1. The target variable Chance of Admit, is mostly dependent on many features like CGPA, GRE Score, TOEFL Score and SOP-LOR.

2. The factor which mostly influences the Admit chance is the CGPA.

3. Other factors such as Research and University ratings are also there but they are not contributing much to the Chance of Admit.

4. Also, there are certain students who have done research and have high university ratings they have a high Chance of Admit.

5. Students which have great Chance of Admit have a CGPA around or above 8.5, and also a good GRE Score.

6. The features are concentrated within a specified range, they dont have any outlier data points.

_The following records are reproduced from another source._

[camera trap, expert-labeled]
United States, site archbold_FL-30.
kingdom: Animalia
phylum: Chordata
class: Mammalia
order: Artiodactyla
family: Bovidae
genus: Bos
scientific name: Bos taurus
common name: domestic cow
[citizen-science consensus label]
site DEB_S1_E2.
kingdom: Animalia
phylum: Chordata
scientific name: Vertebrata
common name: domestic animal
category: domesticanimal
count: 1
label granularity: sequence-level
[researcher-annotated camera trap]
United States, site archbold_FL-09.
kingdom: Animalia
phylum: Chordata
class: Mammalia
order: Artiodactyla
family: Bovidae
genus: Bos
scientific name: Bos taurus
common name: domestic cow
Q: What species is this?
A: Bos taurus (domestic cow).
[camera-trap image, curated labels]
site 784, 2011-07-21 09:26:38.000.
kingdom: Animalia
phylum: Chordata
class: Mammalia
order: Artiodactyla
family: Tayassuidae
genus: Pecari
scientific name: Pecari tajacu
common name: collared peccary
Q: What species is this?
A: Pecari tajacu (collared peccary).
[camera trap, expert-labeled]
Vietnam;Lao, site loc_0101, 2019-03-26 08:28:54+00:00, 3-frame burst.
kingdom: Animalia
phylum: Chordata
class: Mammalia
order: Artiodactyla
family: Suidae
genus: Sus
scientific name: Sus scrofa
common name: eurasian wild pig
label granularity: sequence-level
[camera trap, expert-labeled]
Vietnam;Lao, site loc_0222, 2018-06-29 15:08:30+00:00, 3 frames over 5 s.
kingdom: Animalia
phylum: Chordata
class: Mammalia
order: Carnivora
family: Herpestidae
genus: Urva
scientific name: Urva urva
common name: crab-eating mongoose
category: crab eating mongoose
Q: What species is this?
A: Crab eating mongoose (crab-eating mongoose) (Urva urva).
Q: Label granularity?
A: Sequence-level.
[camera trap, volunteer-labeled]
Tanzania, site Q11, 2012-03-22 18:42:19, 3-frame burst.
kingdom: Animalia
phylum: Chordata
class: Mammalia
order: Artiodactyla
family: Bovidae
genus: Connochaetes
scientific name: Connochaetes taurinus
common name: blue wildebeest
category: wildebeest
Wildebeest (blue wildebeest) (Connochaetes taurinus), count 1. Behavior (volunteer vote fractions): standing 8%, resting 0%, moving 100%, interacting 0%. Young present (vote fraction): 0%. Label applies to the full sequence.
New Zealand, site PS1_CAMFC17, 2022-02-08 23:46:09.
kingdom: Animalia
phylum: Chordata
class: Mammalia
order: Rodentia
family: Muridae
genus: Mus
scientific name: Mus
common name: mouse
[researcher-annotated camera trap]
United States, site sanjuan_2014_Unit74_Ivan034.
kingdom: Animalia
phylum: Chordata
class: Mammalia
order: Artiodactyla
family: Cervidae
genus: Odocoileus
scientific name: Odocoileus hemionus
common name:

7. During model creation, the best score by ridge and lasso was almost same and was around 81% on training data and 83% on validation data.

# **RECOMMENDATION**

1. Focusing on Key Features: Given that the Chance of Admit is mostly dependent on features like CGPA, GRE Score, TOEFL Score, and SOP-LOR, it's important to focus the analysis on these key features. These features should be prioritized during feature selection and model building.

2. Emphasize CGPA: Since CGPA is identified as the most influential factor in determining the Chance of Admit, special attention should be given to this feature during model building and analysis.

3. Considering Research and University Ratings: Although Research and University ratings may not contribute significantly to the Chance of Admit individually, they still play a role in certain cases. It's important to consider them as additional factors in the analysis, especially for students with high university ratings and research experience.

4. Exploring Feature Interactions: Investigating potential interactions between features, especially for students with high Chance of Admit. It may be beneficial to examine how different combinations of features contribute to the overall likelihood of admission.

5. Segmentation Analysis: Conducting segmentation analysis to identify groups of students with similar characteristics and Chance of Admit. This can help tailoring admission strategies and identifying specific target groups for recruitment efforts.

6. Ensure Model Robustness: Since the Ridge and Lasso models produced almost similar scores, it's essential to ensure the robustness of the models and validate their performance on independent datasets.

7. Continuous Monitoring and Improvement: Continuously monitoring the model performance by updating the model with new data and refining the feature selection process can help maintain its effectiveness over time.